Des milliers d’étudiant·es sont victimes de violences sexistes ou sexuelles chaque année dans les hautes écoles et universités de Belgique. Pour la première fois, un texte de loi oblige désormais chaque établissement à se doter d’un dispositif de protection. C’est une avancée réelle — mais plusieurs lacunes importantes subsistent, notamment pour les victimes dont l’agresseur est un enseignant ou un membre du personnel.


Pourquoi ce texte était attendu depuis longtemps

Pendant trop longtemps, une victime de violence sur un campus pouvait se retrouver face à des situations très inégales selon l’établissement : ici une procédure, là un vide total. Le nouveau texte de loi change cela.
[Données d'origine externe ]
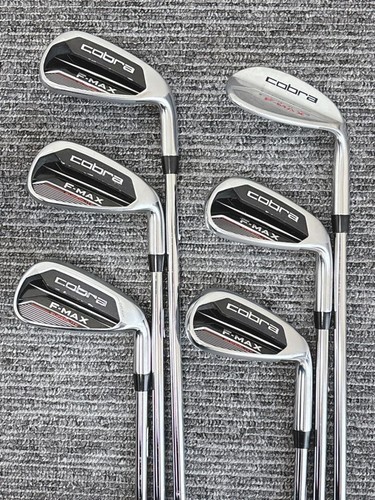 Cobra set ferri - set, di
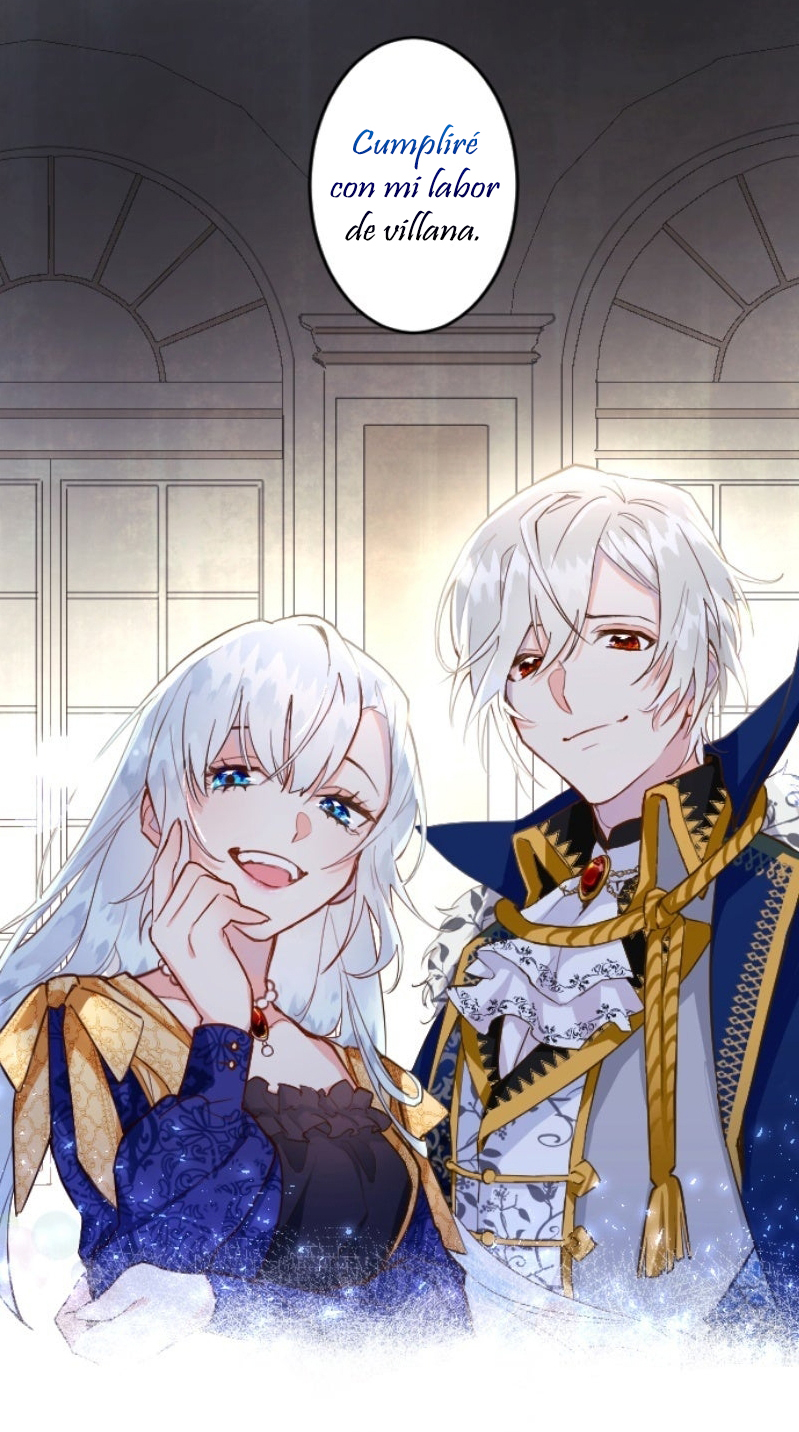 3 La Santa Herida se Convirtio en Villana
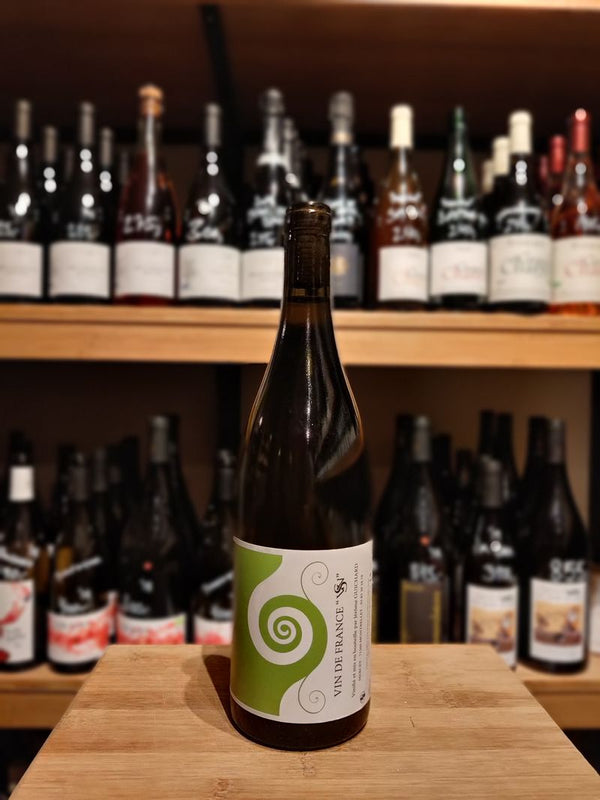 2015 Chevrot, Macon, Domaine Sauveterre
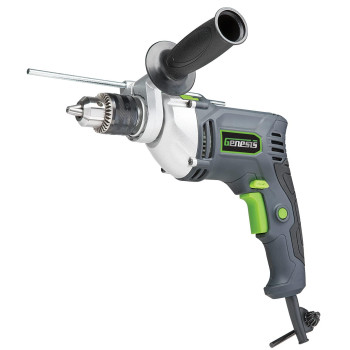 0.5IN VSR HAMMER DRILL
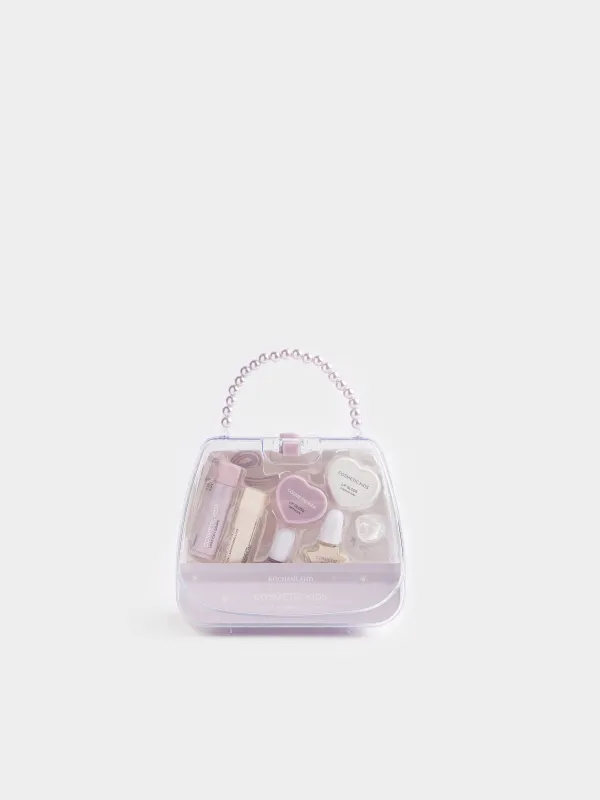 Набор косметики, 7 предметов, Cosmetic kids, image-0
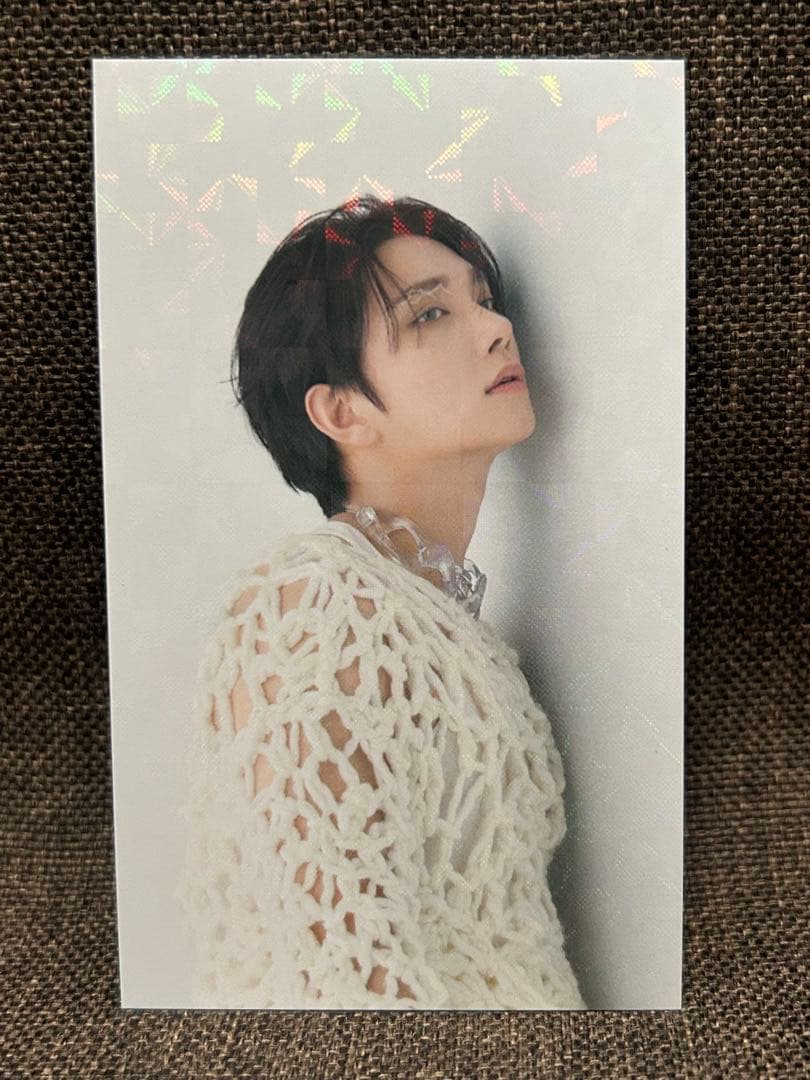 SEVENTEEN TSUTAYA ラキドロ トレカ ジョシュア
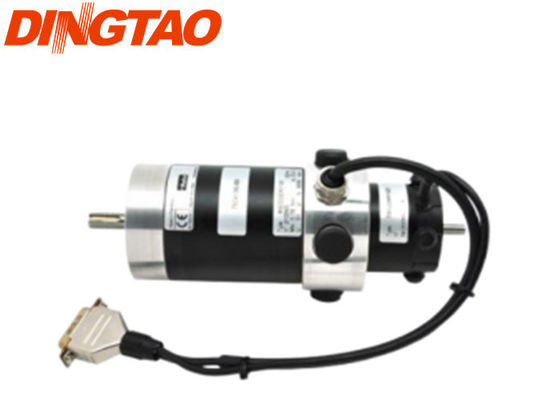 For VT5000 Parts VT7000 Cutter Parts 750413 DC Servo Rotation Motor RS330ER1121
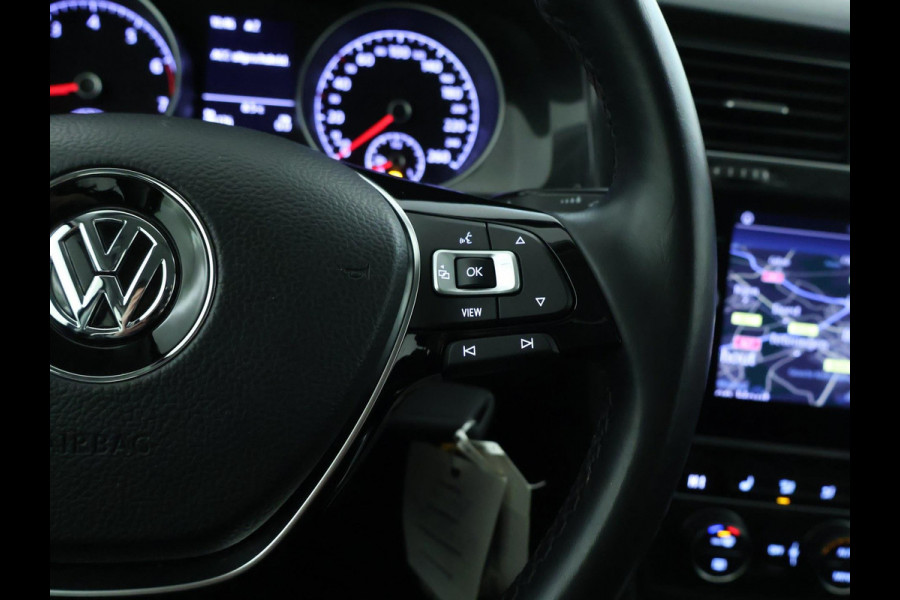 Volkswagen GOLF Variant 1.0 TSI Comfortline Business NAVI | CarPlay | dealer onderhouden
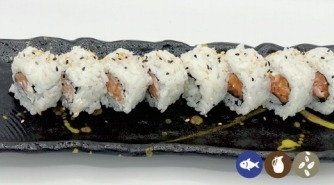 51. PHILA SALMONE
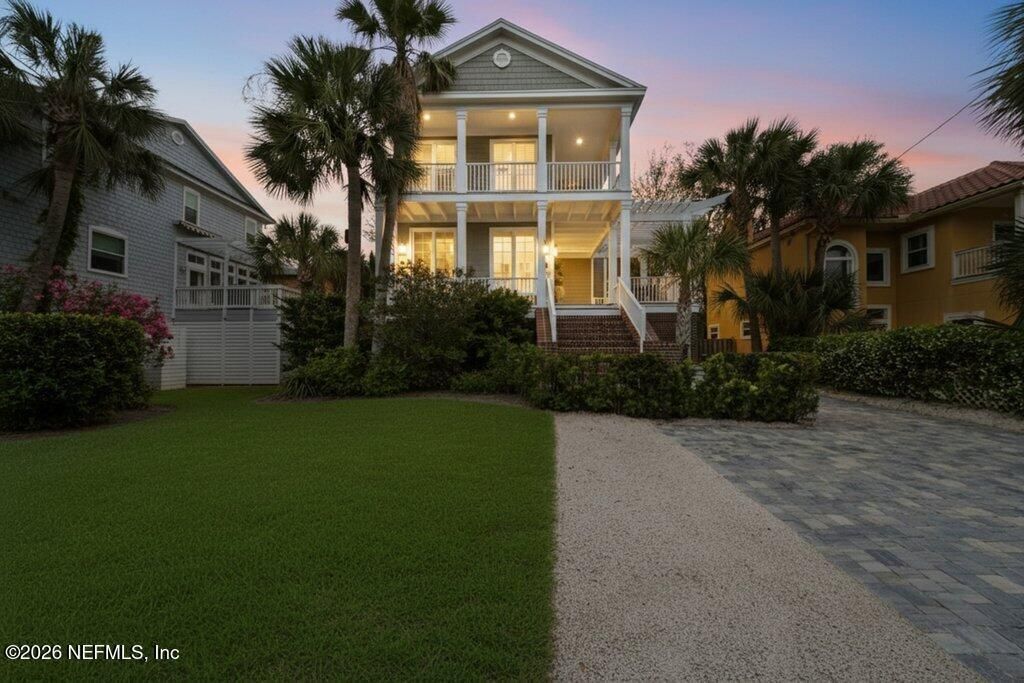 1271 E Coast Drive, Atlantic Beach, FL 32233 Photo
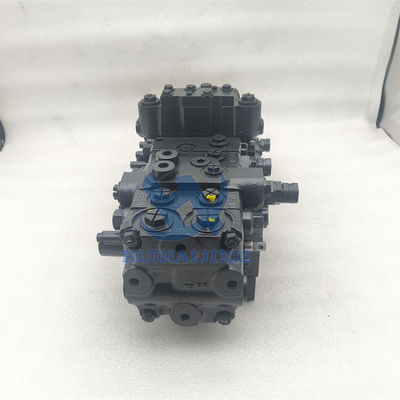 3F4565101 Control Valve Assembly 7233712300 723-37-12300 for Komatsu PC45R-8 Excavator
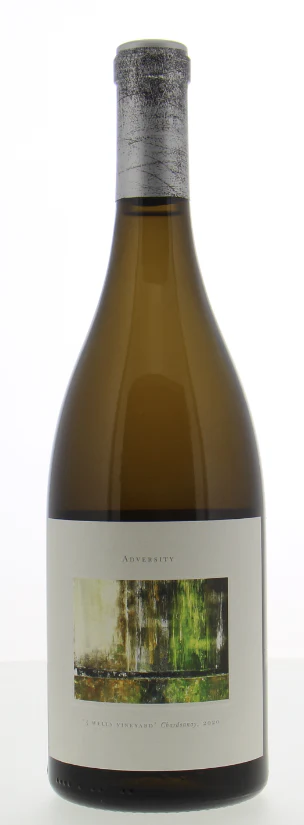 2020 Adversity Chardonnay Napa - click image for full description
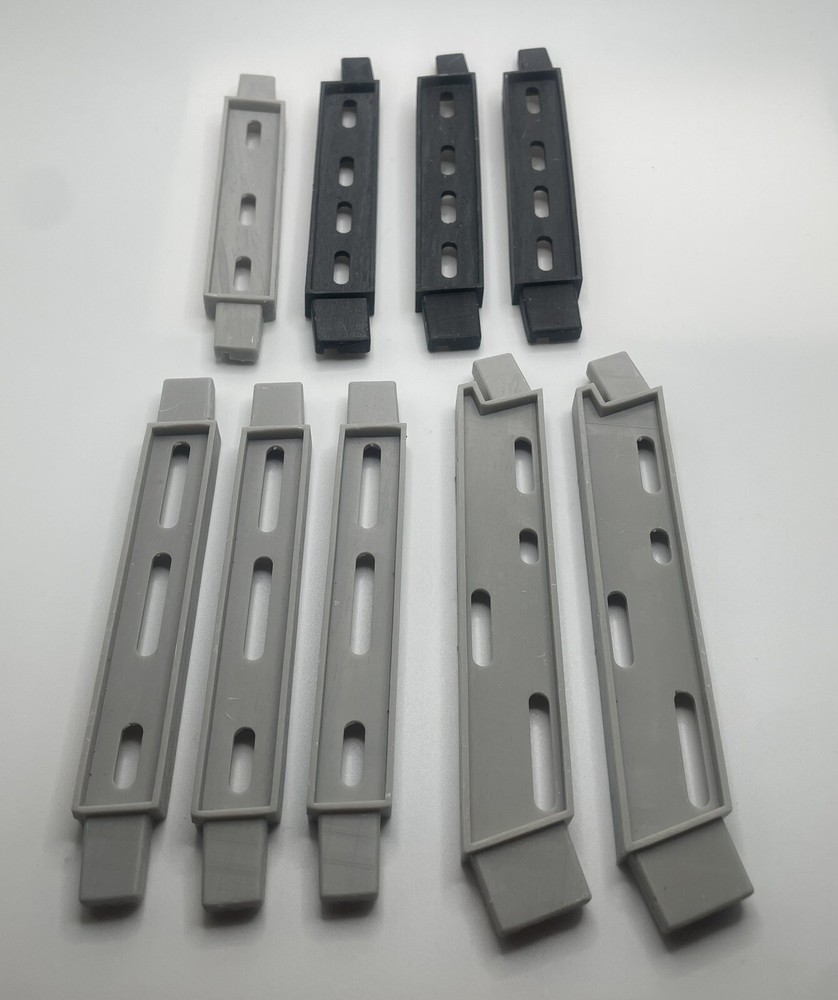 Vintage Kenner Star Wars Death Star Beams Strut Replacement Part 1X Reproduction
Pour la première fois, chaque haute école et université devra mettre en place un point de contact clairement identifié, appuyé sur un plan d’action couvrant la formation, la sensibilisation, l’accompagnement des victimes et les sanctions envers les auteurs. C’est la fin, du moins sur le papier, de cette inégalité de traitement selon l’endroit où on étudie.

Ce que le texte améliore concrètement

Autre nouveauté importante : pour la première fois, un étudiant reconnu auteur de violences pourra faire l’objet de sanctions disciplinaires au sein de son établissement. Plusieurs remarques portées par les organisations étudiantes et les actrices de terrain ont également été entendues au cours des débats — notamment sur la place accordée au suivi des auteurs et à la justice réparatrice. Ces avancées vont dans le bon sens.

Le grand angle mort : aucune sanction quand l’agresseur enseigne

Mais le texte présente une faille majeure. Lorsque l’auteur de violences est un étudiant, des sanctions sont prévues. Lorsqu’il s’agit d’un professeur, d’un assistant ou d’un encadrant de thèse — rien. Ce sont pourtant précisément ces situations où les rapports de pouvoir sont les plus lourds, et où les victimes craignent le plus les représailles sur leur parcours. Une victime est une victime. Sa protection ne devrait jamais dépendre de la fonction de son agresseur.

Peut-on vraiment se confier à son propre établissement ?

Le texte prévoit désormais la possibilité de signaler les violences auprès des pôles académiques — une structure un peu externe. C’est un pas en avant. Mais depuis plusieurs années, le terrain plaide pour un point de contact totalement extérieur aux établissements. Le rapport scientifique BEHAVES est sans appel : plus de 8 victimes sur 10 ne se tournent pas vers leur institution pour signaler ce qu’elles ont vécu. La peur des représailles et le manque de confiance dans les institutions freinent massivement la parole. Nous verrons dans les prochaines années si un organe « ni dedans, ni dehors » sera suffisant.

Un financement qui met les vulnérabilités en concurrence

Pour financer ce nouveau dispositif, le gouvernement a décidé de prélever 1,50 € par étudiant·e sur les aides sociales déjà allouées aux établissements. En tant que féministe, je refuse cette logique. Le risque qu’il faille choisir entre soutenir une étudiante précaire, financer un suivi psychologique ou lutter contre les violences sexistes et sexuelles est trop grand. Les victimes méritent un dispositif solide — et un dispositif solide mérite un financement qui lui soit propre.

Une abstention de vigilance, pas un abandon

Nous n’avons pas voulu freiner un texte qui contient de réelles avancées. Nous avons proposé les modifications nécessaires, en relayant les demandes des organisations étudiantes et des actrices de terrain. Elles ont été refusées. Nous nous sommes donc abstenus. Il s’agit d’une abstention de vigilance : une façon d’affirmer que nous allons continuer à porter les revendications des victimes qui restent aujourd’hui sans réponse.